How Anthropic teaches Claude to be "good"
Add Axios as your preferred source to
see more of our stories on Google.

Illustration: Gabriella Turrisi/Axios
Anthropic on Wednesday released an updated "constitution" for Claude, formalizing how the company trains its chatbot to reason about values and behavior as it encounters new, unanticipated situations.
Why it matters: As AI models grow more capable, Anthropic is betting that training systems to reason about values and judgment — not just follow guardrails — will prove safer and more durable than racing to ship faster.
Anthropic's "constitution" — previously referred to internally as the "soul" doc — was written specifically for Claude to define its ethos, Anthropic's Amanda Askell tells Axios.
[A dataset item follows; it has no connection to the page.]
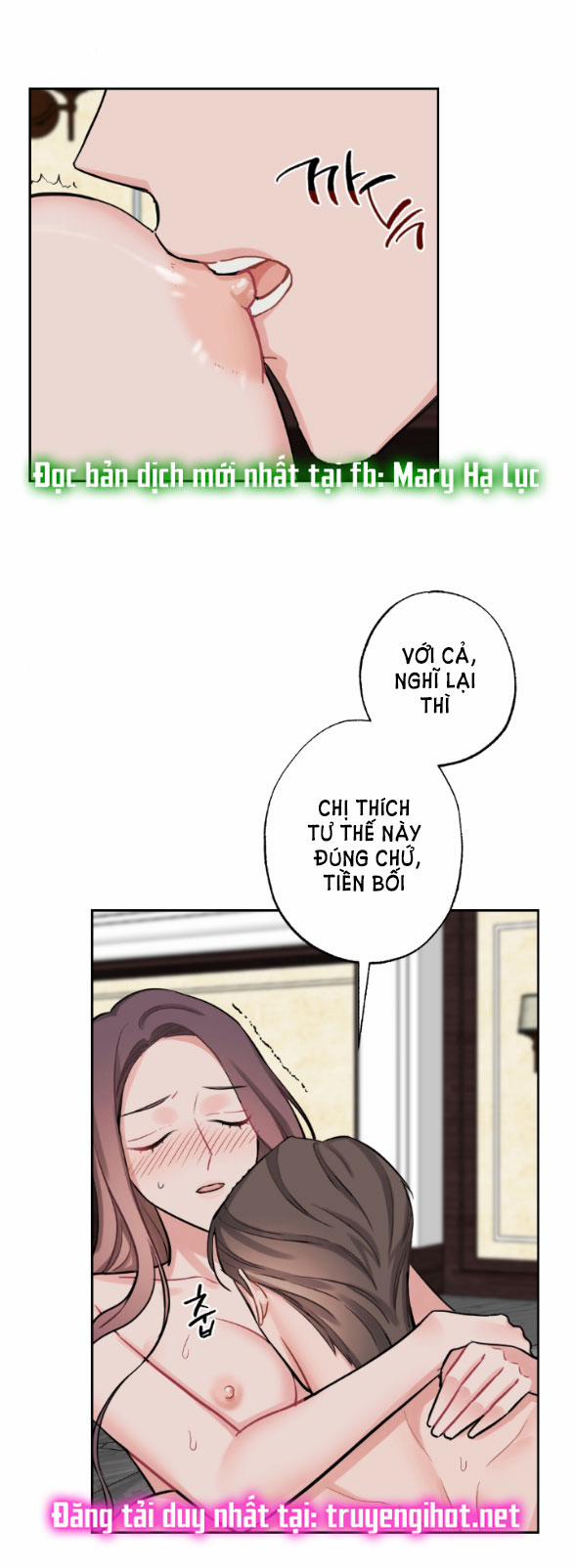 [18+] Trợ Lí Kim, Ăn Thử Không 4.2 trang 10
Askell is a member of the company's technical staff, in charge of shaping Claude's character.
- The team developed the document with outside experts in areas where AI models pose higher risks.
- It reflects the company's current thinking, but is written to evolve over time.
The new constitution is more flexible. It's designed to help Claude "behave in a way that's responsible and appropriate given the situation it's in," Askell says.
- Anthropic trains Claude to be "broadly good," but also to reason about what that means across different circumstances.
The big picture: The recent popularity of Anthropic's newest model powering Claude for work and fun may signal growing demand for stronger guardrails.
- The company's emphasis on safety may give Claude a competitive edge over OpenAI's ChatGPT and Google's Gemini.
Between the lines: Anthropic says it wants Claude models to be safe, ethical, compliant with company guidelines, and genuinely helpful.
- Askell says that while ethical disagreement is real, "there is a kind of shared ethics across people and cultures. ... We don't like being manipulated. ... We like being respected. ... We like people looking out for us without being paternalistic."
- The constitution also addressed sycophancy, a chatbot's tendency toward flattery. "It's actually OK ... to say something that's hard to hear. ... It shouldn't be harsh and mean. ... It's a way of exemplifying care for the person," Askell adds.
- Anthropic says those values are embedded directly into Claude's training.
Flashback: Claude's earlier constitution focused on explicit principles and guardrails rather than situational judgment.
- Last year, Anthropic said Claude had begun developing limited introspective abilities, including the capacity to answer questions about its internal state — a shift that raised new questions about how models understand themselves.
The intrigue: Understanding what's "good," depending on the situation may be a bridge too far into robot sentience for some.
- That's part of why Anthropic stopped referring to the document as a "soul" and started calling it a constitution, Askell says.
Yes, but: Teaching AI systems to reason about "goodness," well-being and judgment inevitably raises concerns about anthropomorphism — and about how much moral agency developers are comfortable assigning to their models.
- The document says Anthropic wants Claude to have "equanimity," to "feel free" and "to interpret itself in ways that help it to be stable and existentially secure."
- Axios asked Askell how Anthropic intends to avoid the dystopian arc of the 2013 Spike Jonze film "Her," but she said she hasn't seen it.
The bottom line: The document reflects Anthropic's broader bet: that if powerful AI is inevitable, it's better for safety-focused companies to lead than to step aside.
Editor's note: This article was corrected to note that the 2013 film "Her" was written and directed by Spike Jonze (not Spike Lee).